それはそうだろう。デパートに行っても、棚のほとんどは空。店やレストランで何か欲しい物があれば、ドル札を出すと途端に出てくる、というのには納得がいかないが。。
一度、街中の屋台でパンの上に白いのが乗ったサンドイッチみたいなのを買ったことがある。 それを口に入れた途端、吐き出してしまった。
白い物の正体は、白い脂身。ソ連人は大きな脂身が乗ったパンを食べるんだ。。
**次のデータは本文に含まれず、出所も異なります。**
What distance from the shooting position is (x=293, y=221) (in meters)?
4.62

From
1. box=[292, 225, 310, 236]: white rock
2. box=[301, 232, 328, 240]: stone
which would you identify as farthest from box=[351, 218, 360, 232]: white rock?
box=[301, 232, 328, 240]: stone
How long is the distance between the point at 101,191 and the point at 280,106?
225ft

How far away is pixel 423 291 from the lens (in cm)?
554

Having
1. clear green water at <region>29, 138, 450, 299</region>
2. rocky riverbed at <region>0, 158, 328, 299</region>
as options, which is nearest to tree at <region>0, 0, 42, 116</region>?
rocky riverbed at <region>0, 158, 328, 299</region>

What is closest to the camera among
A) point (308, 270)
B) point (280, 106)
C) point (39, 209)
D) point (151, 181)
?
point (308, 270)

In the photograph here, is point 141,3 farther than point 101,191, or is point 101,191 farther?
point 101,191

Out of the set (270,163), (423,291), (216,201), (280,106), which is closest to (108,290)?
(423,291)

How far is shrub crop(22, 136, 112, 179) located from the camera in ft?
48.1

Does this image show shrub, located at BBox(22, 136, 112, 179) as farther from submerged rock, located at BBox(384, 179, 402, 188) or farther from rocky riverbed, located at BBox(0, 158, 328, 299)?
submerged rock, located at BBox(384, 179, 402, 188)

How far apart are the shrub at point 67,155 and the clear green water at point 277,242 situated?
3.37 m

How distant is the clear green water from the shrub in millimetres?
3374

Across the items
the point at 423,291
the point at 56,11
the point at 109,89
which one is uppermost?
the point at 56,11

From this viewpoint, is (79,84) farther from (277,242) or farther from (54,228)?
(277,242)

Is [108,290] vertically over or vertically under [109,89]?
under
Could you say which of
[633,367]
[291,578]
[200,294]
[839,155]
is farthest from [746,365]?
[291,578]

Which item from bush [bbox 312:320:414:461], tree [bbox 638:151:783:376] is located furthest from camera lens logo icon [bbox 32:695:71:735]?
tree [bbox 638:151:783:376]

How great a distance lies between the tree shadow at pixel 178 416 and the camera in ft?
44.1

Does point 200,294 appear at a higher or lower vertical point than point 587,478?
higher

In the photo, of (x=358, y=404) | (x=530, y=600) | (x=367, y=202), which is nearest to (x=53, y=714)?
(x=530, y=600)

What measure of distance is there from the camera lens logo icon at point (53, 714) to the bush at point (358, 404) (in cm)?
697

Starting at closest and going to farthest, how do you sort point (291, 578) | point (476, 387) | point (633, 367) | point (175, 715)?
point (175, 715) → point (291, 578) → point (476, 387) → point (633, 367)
。
他に挟む物が手に入らないのだろうか? だから、おばさんなどは、まるで象のような足をしているのか? でも、若い女性は皆きれいなんだけどな。。
ユダヤ人のソ連での立場はあまりよくないらしく、彼は本当は外国に住みたいらしい。
一般のソ連人と触れ合うのは貴重な経験で、ホテルに泊まっていたらできない経験だった。
滞在して3日目、ユダヤ人男性の友達の結婚式があるというので、私とデビッドも一緒に行こうと誘われた。
結婚式では、皆、酒を浴びるように飲み、手をつないでダンスを踊った。
一緒に踊った60歳くらいの男性は、元ミグパイロットだった、と言った。
ソ連人にしては小柄で、私と同じくらいの身長だ。頭が少しハゲている。
「時々日本海上空を飛んだことがあるよ。日本の領海に入っちゃったことがあったなあ。日本の自衛隊機とあわや、てこともあったよ」と、軽く言った
とてもミグパイロットだったとは思えない。ミグパイロットなら、エリートなんだろう。そんなふうには見えないが。でも、現役の頃はキリッとした厳しい顔してたんだろうな。
それよりも、領空侵犯するなよ、と思った。引退したからか、今は穏やかなおじさんだった。
皆で一緒に写真を撮ったのだが、その後、ギリシャで貴重品を置き忘れて全て盗まれてしまい、写真もその中にあった。
今でもソ連人と、特に元ミグパイロットとの貴重な写真がないのが、とても残念だ。
モスクワに到着し、地下鉄に乗って降りるときに、一人の若者が私のバックパックを運んでくれたことがあった。最初は、「盗まれるのでは」と心配したが、ただ親切な青年だった。
ソ連という国は不気味で怖いが、一般人は普通の良い人の印象を持った旅だった。
今と違って治安は良かった。親切にしてもらった素朴な人たちのことしか思い浮かばない。